A quatro, a necessidade de se pensar uma "nova economia" para a retomada. Nesse aspecto, em primeiro, a resolução aponta para a necessidade de se desenvolver uma nova estratégia industrial. A indústria deve ser mais competitiva e resiliente face aos choques globais. Nesse ponto, apoia a reintegração das cadeiras de abastecimento no interior da UE e o aumento da fabricação interna de produtos essenciais (medicamentos, princípios farmacêuticos, equipamentos e materiais médicos, dentre outros). Em segundo, incentiva a área da saúde. A resolução considera que pesquisadores, empresas inovadoras e a indústria europeia devem receber apoio financeiro para que encontrem uma cura para a Covid-19, instando os Estados-membros a aumentarem o apoio a programas de investigação, desenvolvimento e inovação destinados a compreensão da doença, aceleração do diagnósticos e testes e desenvolvimento de uma vacina. Nessa linha, sugere aproveitar a oportunidade e se propor um plano de ação para a autonomia da saúde em domínios estratégicos como os princípios ativos farmacêuticos , reduzindo a dependência em relação a outros países. Em terceiro, aponta para a indústria verde e da tecnologia como pilares da retomada. A resolução aponta que o pacote de recuperação deve ter no seu cerne o Pacto Ecológico Europeu e a transformação digital como impulsionadores iniciais à economia, melhorando a resiliência e criando emprego contribuindo simultaneamente para a transição ecológica e para a promoção do desenvolvimento econômico e social sustentável. Destaca-se que as respostas devem estar alinhadas com o objetivo da UE de neutralidade climática. Melhor do que pensar em um "retorno à normalidade" é pensar em uma "nova normalidade" e, na retomada da economia, novos setores podem ser incentivados.

Assim, depreende-se da resolução que a cooperação e a solidariedade serão fundamentais para o reerguimento da economia no período pós-pandemia. Deve-se apostar nas relações multilaterais como ferramenta de retomada. Por hora, deve-se assegurar o emprego e a renda, inclusive como forma de mitigar o impacto social advindo da pandemia. Em termos de financiamento, deve-se adotar estratégias multiníveis, envolvendo a UE e os Estados-membros, dando-se destaque ao papel a ser desempenhado pelos bancos. Por fim, deve-se repensar a estratégia industrial, dando importância à área da saúde, de tecnologia e da indústria verde como pilares fundamentais da economia, promovendo uma retomada econômica e social que seja sustentável.

Essa breve análise da resolução de 17 de abril visou a demonstrar, em linhas gerais, algumas das estratégias pensadas na União Europeia para combater a pandemia e suas consequência. É certo que a realidade enfrentada é distinta da brasileira, mas, diante do ineditismo da crise, deve-se valorizar o que é pensado alhures como forma de fomentar e de inspirar o desenvolvimento de estratégias para superação dos desafios vindouros. Certamente, a cegueira deliberada em relação ao estrangeiro não é o melhor caminho para o enfrentamento de uma crise de tal magnitude. Acima de tudo, deve-se crescer à altura das desafiadoras circunstâncias.

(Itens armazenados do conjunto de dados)
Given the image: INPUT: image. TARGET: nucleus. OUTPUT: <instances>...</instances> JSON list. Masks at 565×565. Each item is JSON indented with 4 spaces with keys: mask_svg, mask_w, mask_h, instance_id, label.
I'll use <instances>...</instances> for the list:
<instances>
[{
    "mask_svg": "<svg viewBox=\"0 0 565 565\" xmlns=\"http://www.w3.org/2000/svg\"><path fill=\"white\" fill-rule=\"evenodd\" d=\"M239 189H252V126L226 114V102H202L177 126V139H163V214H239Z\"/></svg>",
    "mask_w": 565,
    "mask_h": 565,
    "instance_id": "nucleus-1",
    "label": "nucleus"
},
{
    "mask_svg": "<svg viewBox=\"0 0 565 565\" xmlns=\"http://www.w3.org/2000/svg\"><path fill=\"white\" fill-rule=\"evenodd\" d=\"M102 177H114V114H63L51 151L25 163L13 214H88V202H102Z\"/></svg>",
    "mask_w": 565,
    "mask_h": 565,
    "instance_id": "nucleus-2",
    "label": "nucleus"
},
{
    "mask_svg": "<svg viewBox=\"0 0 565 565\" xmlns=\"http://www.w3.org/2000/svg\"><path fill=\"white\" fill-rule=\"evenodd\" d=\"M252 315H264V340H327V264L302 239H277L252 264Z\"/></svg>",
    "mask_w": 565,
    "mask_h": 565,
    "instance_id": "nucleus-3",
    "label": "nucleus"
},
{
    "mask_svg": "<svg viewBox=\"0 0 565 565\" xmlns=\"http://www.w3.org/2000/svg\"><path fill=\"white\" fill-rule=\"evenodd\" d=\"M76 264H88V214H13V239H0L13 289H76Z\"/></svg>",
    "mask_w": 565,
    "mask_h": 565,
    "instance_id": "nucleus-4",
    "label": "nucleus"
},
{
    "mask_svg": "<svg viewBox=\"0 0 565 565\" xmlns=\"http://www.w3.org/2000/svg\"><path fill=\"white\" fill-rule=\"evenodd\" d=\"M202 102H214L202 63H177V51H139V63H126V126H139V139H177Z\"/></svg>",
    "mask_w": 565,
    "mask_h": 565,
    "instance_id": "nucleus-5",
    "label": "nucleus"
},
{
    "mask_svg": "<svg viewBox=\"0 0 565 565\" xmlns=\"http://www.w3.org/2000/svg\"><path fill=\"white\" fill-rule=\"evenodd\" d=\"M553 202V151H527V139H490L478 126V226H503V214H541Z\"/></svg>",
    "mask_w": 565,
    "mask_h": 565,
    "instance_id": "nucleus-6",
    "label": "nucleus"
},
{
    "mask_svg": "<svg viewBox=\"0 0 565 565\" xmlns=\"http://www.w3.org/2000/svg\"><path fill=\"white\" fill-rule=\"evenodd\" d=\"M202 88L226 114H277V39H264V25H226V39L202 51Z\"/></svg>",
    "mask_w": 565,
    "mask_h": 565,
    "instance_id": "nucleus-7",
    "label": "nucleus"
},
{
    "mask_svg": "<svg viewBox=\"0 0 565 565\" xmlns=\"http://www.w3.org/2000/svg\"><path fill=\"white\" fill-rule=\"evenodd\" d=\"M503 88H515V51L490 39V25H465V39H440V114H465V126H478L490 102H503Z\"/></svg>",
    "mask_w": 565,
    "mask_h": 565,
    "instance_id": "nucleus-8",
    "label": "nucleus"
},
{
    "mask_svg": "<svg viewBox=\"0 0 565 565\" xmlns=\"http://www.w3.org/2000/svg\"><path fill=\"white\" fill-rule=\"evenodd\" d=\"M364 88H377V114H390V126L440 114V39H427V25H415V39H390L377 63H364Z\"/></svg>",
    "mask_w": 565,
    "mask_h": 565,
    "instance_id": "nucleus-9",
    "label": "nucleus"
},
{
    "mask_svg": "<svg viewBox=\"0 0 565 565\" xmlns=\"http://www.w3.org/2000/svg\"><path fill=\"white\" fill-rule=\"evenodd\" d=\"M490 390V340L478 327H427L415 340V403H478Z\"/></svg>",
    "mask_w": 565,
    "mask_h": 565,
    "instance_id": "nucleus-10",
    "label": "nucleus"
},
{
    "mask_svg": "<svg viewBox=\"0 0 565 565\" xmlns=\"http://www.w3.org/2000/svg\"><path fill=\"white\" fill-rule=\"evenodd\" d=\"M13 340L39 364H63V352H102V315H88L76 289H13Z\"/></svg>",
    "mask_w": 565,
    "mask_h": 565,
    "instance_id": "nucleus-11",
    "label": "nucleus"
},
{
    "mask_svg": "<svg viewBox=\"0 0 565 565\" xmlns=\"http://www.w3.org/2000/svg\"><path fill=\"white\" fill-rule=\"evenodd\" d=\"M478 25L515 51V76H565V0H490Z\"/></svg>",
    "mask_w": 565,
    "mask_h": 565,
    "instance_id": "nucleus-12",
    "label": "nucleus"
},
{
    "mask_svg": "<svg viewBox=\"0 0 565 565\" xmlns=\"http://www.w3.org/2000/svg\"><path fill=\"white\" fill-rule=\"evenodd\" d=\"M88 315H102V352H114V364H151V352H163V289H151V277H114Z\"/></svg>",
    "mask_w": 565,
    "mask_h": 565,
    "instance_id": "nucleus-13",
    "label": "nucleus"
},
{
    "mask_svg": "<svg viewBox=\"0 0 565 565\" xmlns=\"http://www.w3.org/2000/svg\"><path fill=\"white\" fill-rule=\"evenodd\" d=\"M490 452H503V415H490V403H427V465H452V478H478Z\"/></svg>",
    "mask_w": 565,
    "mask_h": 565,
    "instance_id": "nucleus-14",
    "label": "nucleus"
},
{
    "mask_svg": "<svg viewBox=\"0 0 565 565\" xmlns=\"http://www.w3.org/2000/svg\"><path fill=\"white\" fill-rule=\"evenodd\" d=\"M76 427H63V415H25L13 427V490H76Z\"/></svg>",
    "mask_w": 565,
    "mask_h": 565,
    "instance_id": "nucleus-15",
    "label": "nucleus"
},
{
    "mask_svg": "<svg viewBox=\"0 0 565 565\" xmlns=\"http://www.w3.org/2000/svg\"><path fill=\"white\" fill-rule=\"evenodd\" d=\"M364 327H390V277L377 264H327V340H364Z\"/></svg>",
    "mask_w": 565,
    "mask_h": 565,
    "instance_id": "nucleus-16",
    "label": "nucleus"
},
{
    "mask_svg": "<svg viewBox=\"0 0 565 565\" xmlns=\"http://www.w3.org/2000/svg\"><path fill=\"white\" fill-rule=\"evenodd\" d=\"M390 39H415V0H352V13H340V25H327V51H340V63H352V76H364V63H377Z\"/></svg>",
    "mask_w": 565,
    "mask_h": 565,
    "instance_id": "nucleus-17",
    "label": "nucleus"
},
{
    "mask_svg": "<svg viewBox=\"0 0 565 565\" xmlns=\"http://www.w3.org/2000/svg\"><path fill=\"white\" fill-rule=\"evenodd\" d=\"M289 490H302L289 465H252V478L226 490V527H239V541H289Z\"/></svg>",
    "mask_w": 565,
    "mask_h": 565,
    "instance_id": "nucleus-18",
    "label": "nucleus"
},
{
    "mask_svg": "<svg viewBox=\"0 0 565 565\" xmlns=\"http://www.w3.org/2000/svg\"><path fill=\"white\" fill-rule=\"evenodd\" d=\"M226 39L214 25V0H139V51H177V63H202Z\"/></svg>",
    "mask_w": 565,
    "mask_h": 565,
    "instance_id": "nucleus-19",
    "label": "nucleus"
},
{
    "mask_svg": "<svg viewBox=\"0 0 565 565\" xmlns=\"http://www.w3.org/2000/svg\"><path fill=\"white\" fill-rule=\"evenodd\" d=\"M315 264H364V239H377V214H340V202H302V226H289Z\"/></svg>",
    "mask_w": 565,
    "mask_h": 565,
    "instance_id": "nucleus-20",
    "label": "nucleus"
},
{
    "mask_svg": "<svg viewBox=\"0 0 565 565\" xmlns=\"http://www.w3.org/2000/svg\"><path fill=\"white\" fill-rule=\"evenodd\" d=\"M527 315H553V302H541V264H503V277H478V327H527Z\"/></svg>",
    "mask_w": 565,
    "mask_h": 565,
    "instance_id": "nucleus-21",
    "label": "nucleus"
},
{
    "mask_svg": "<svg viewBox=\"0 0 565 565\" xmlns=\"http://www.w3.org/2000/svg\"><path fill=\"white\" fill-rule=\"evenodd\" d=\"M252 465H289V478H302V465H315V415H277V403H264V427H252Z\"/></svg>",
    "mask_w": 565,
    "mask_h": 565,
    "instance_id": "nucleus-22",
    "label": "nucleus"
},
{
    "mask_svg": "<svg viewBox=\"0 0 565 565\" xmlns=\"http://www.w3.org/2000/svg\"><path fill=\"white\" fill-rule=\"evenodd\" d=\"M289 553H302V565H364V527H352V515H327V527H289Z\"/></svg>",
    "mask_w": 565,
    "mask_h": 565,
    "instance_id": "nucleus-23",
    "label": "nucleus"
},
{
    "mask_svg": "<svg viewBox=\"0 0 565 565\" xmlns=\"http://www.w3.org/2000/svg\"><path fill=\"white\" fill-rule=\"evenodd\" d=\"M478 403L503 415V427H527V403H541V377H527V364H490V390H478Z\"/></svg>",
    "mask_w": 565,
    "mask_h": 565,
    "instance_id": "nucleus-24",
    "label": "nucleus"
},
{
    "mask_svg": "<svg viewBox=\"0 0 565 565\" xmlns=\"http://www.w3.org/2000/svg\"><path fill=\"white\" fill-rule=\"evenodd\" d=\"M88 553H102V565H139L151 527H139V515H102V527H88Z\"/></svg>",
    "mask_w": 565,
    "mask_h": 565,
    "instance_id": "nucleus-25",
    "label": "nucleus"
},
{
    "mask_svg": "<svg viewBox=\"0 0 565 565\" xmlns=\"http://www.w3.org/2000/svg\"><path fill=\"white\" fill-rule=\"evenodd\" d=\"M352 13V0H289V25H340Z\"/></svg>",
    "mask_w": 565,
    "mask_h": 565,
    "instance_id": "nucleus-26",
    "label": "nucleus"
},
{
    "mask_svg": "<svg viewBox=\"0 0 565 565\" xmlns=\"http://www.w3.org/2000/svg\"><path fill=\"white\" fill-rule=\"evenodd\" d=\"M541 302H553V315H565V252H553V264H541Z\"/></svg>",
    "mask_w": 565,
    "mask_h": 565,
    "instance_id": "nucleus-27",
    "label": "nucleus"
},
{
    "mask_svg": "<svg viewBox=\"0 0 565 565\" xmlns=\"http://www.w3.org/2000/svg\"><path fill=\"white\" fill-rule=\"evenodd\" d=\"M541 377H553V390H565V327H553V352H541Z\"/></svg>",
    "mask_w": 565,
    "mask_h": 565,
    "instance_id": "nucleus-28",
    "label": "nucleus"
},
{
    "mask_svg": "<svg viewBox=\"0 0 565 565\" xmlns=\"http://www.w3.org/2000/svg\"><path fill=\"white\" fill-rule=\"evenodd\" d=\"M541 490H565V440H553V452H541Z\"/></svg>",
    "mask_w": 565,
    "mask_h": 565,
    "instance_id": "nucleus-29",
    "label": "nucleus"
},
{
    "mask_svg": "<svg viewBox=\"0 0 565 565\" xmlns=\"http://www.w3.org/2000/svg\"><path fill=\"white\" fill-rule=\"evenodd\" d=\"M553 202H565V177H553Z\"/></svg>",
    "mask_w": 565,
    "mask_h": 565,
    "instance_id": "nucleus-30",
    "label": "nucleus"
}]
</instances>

§ Tarefa
Copie, sem nenhuma alteração, a parte do texto sobre a resolução europeia de 17 de abril que vai de "Assim, depreende-se da" até "que seja sustentável.", incluindo essas palavras.

§ Resposta
Assim, depreende-se da resolução que a cooperação e a solidariedade serão fundamentais para o reerguimento da economia no período pós-pandemia. Deve-se apostar nas relações multilaterais como ferramenta de retomada. Por hora, deve-se assegurar o emprego e a renda, inclusive como forma de mitigar o impacto social advindo da pandemia. Em termos de financiamento, deve-se adotar estratégias multiníveis, envolvendo a UE e os Estados-membros, dando-se destaque ao papel a ser desempenhado pelos bancos. Por fim, deve-se repensar a estratégia industrial, dando importância à área da saúde, de tecnologia e da indústria verde como pilares fundamentais da economia, promovendo uma retomada econômica e social que seja sustentável.